Toujours l’Allemand de l’Est

Une enfant de l’Est
Son père était appelé « le ministre rouge » parce que lorsque tout le monde allait à l’Ouest après la division de l’Allemagne à la suite de la Seconde Guerre mondiale, il est allé à l’Est et a pris en charge une paroisse au nord de Berlin, dans le cœur du Brandebourg. Cette région est connue pour sa correction, sa droiture et les valeurs du protestantisme allemand : le travail, la discipline, l’effacement, toutes ces choses différentes du sud de l’Allemagne. C’est la région qui a façonné Merkel. C’est le père qui lui a donné le sens du devoir et des responsabilités. Mais elle n’a certainement pas pris sa politique et ne l’a pas appliquée. Elle était une bonne Allemande de l’Est. Elle n’est pas devenue une dissidente. Elle a évité tous les pièges qui auraient pu faire dérailler sa carrière et même pire. Elle a gardé la tête basse et a fait ce qu’il fallait faire pour avoir une vie décente et une carrière raisonnablement réussie.
– GEORGE PACKER

DE LA SCIENCE À LA POLITIQUE
Elle a toujours été profondément intéressée par la politique.

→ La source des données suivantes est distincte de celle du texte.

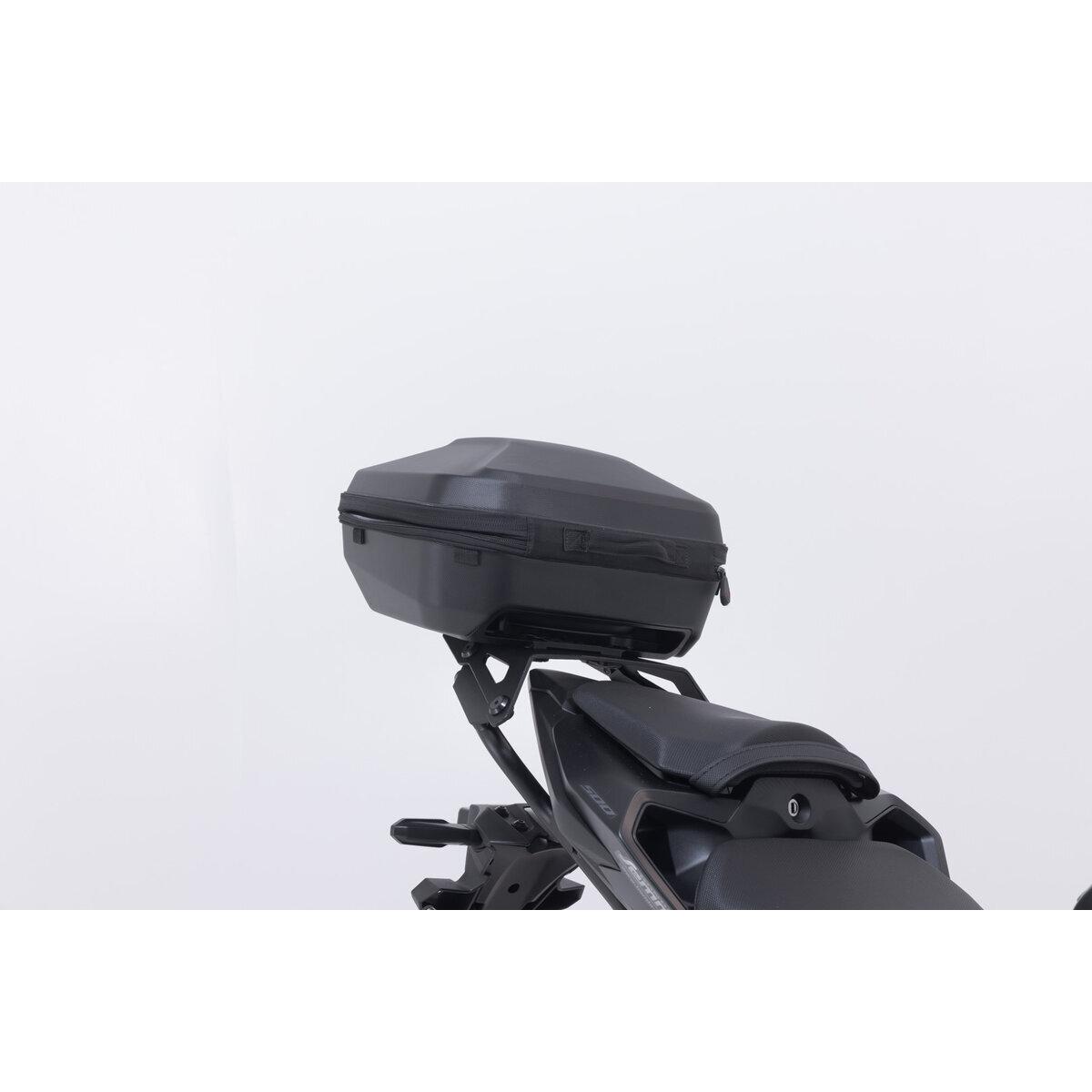 product/s/w/sw-motech_gpt.01.596.16000_b_noir_4.jpg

Elle raconte qu’elle écoutait la radio ouest-allemande en cachette chez ses parents, qu’elle a toujours rêvé de visiter Westminster à Londres, et donc le Parlement. Son premier voyage à l’étranger l’a conduite à Londres. La première chose qu’elle a faite depuis Heathrow a été de monter l’escalator de Parliament Square à Londres et de voir la statue de Churchill, puis le Parlement. Ensuite, elle s’est rendue au Speakers’ Corner, pour regarder ces gens débattre. Elle avait ce désir profond de s’engager dans les affaires publiques et l’échange public d’arguments.